[41]The Sheikh speaks loosely and from report. The route from Bornou to Adagez (Aghadez) is first slightly north of west, as far as Zindar, and then turns north-north-west. Adagez is the capital of the kingdom of Aheir, the northern limits of which form, in fact, the southern limits of the Central Sahara.
[42]The Sheikh seems distressed lest the Jengueh should stifle themselves; but it is evident that, after having anointed their bodies, they simply roll in the ashes, and collect, as it were, in this way a peculiar kind of counterpane.
[43]The French traveller, Le Vaillant, gives, I remember, some still more curious facts of this nature. Among the tribes which he visited, advancing towards Central Africa from the south, he saw bulls which seemed, at first sight, to have four or even eight horns. He afterwards learned that the owners, as soon as the horns began to grow, used to split them carefully into two or four parts, and afterwards carefully bend and twist them into the shapes they desired.
[44]Assertions of this kind, so common among travellers, have generally been disproved by more careful research.
[45]In fact, they appear to mean only a single country, the capital of which is Kanou.
[46]News travels quicker than we are apt to think amongst the Easterns, especially if it concerns their faith. Probably Zaky was excited to begin his crusade by the news that came from Arabia.
[47]Niffy is situated on the easternmost bend of the Niger. It appears certain that the American slave-traders penetrate sometimes thus far with their schooners. Mr. Richardson heard, on the confines of Soudan, a very detailed account of white men who came up the great river to Niffy.

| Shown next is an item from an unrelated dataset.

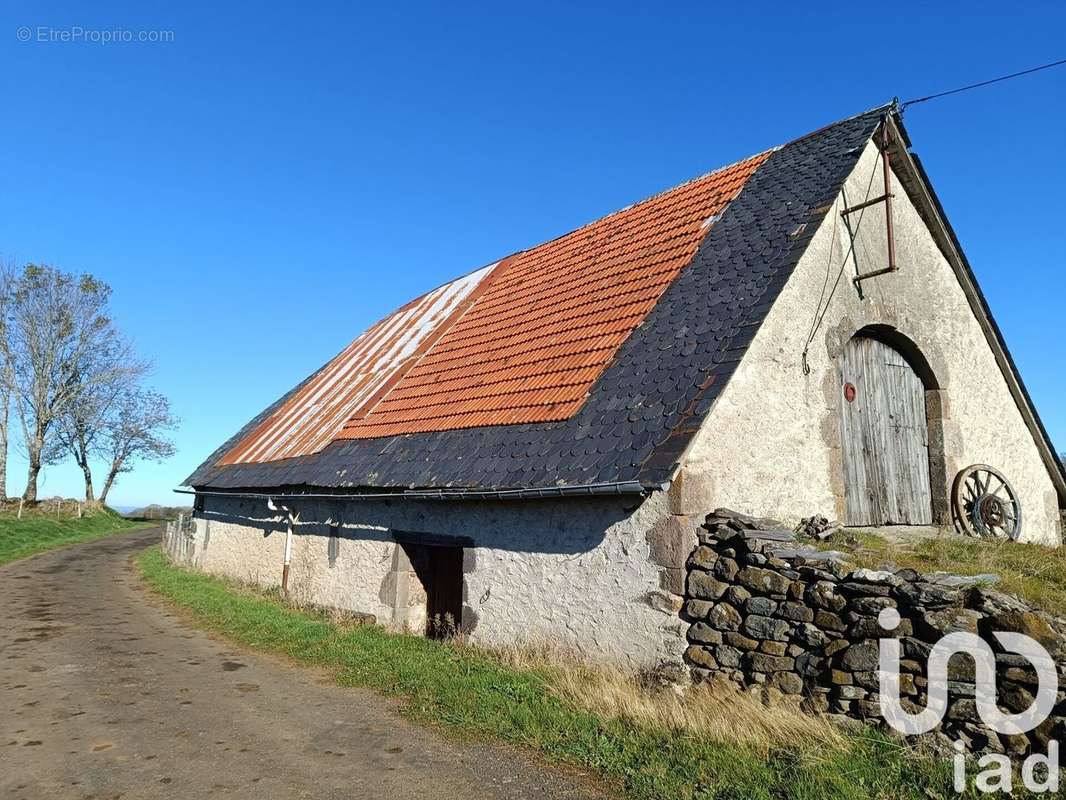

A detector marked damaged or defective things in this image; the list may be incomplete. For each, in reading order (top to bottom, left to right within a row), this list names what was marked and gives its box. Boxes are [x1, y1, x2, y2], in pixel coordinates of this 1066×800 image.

rusted metal roofing sheet [222, 264, 496, 462]
rusted metal roofing sheet [338, 150, 767, 439]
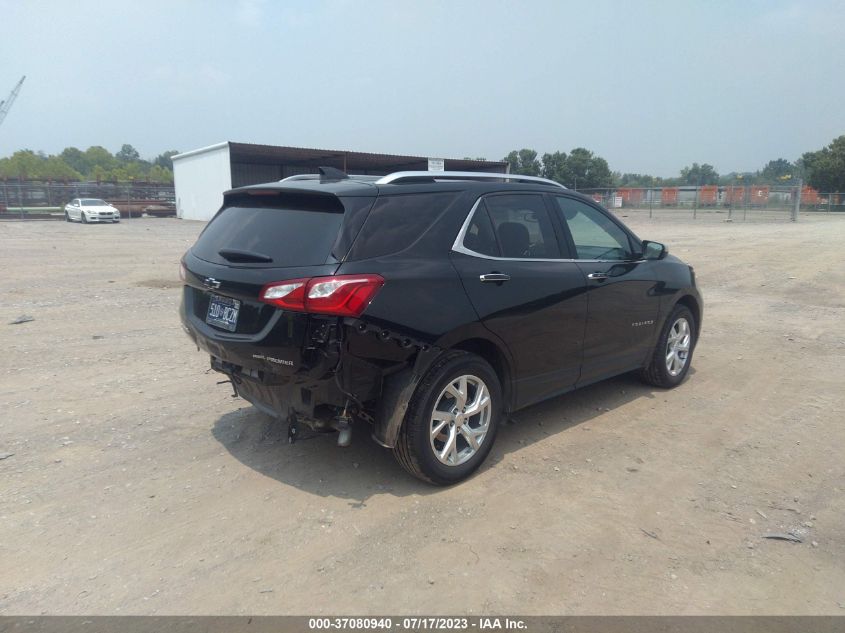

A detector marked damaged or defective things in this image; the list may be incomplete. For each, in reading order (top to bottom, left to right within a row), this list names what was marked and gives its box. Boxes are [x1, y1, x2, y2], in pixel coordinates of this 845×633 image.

exposed wheel well [448, 338, 516, 412]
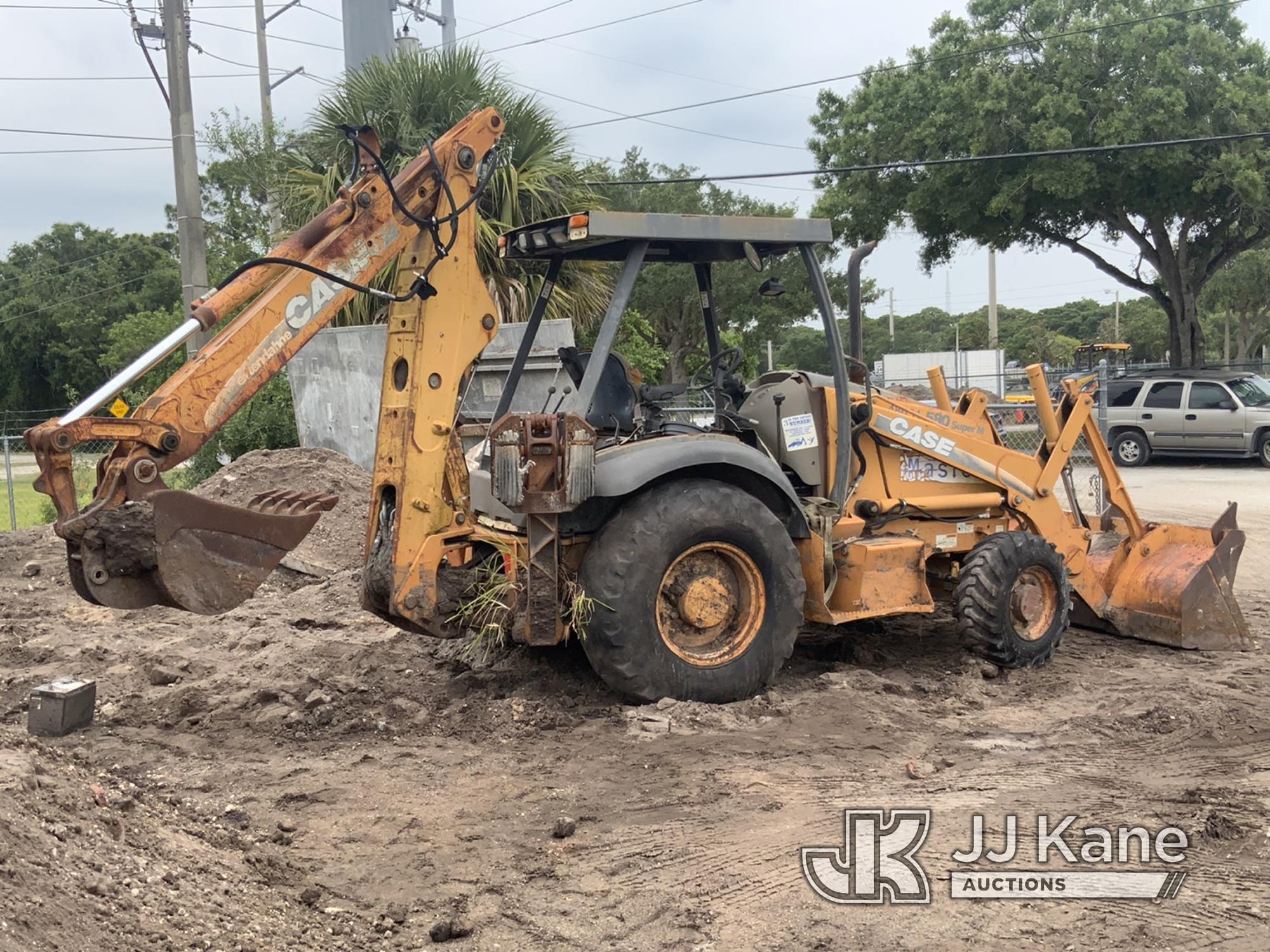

[48]“This,” says Mr. Perron, “refers probably to the foundation of Sakkatou, which name, however, was not given till 1805.”
[49]These bags are used to carry water. Two of them form a camel-load. The water-dealers fill from them the sheep-skin bags which they carry on their backs.
[50]It would be difficult to invent any more effective way of exciting a feeling of horror against this wretched institution of slavery, which still lags in the rear of the army of abuses that has been put to flight, than this cold-blooded statement.